- Try it -
Your reply should reproduce each line below exactly and carry none of the pictures.

━━━ Exercise inputs

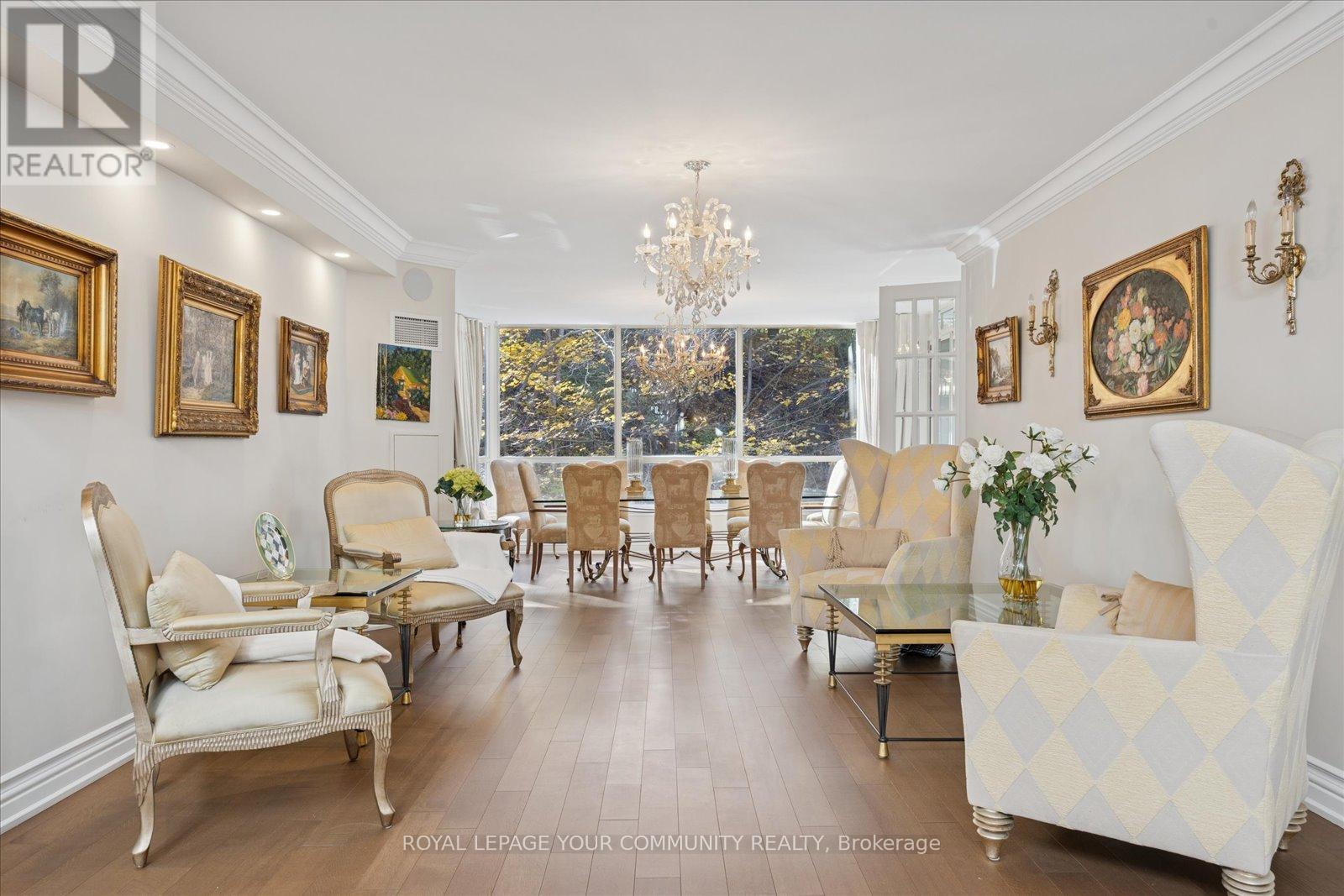 Ph15 - 3800 Yonge Street, Toronto (Bedford Park-Nortown), Ontario  M4N 3P7 - Photo 8 - C12521674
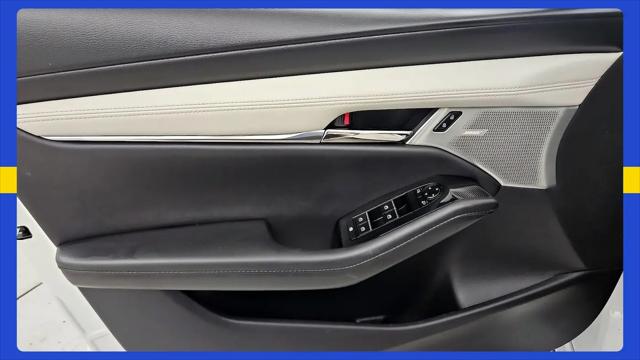 2023 Mazda Mazda3 2.5 Turbo Premium Plus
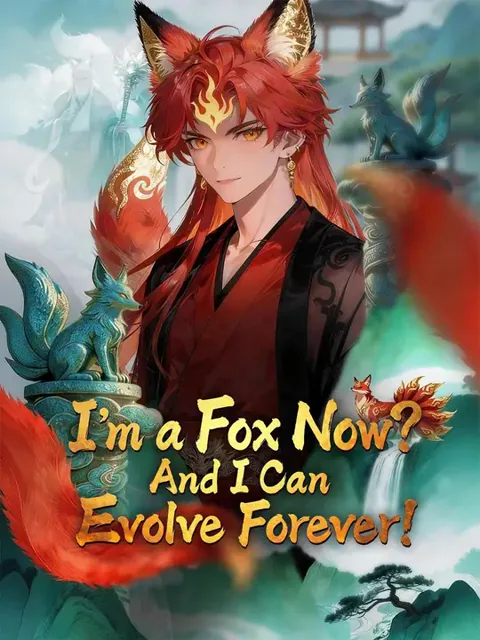 (Dubbed) I'm a Fox Now? And I Can Evolve Forever!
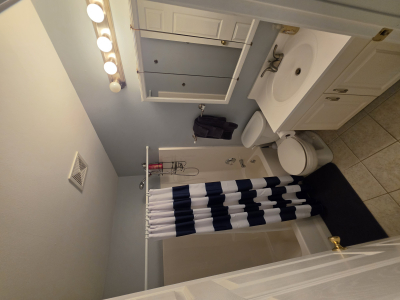 Branson Condo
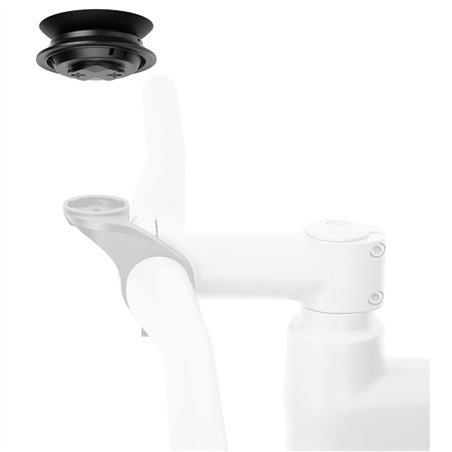 Fidlock VACUUM turn base,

━━━━━━

- Response -
 Ph15 - 3800 Yonge Street, Toronto (Bedford Park-Nortown), Ontario  M4N 3P7 - Photo 8 - C12521674
 2023 Mazda Mazda3 2.5 Turbo Premium Plus
 (Dubbed) I'm a Fox Now? And I Can Evolve Forever!
 Branson Condo
 Fidlock VACUUM turn base,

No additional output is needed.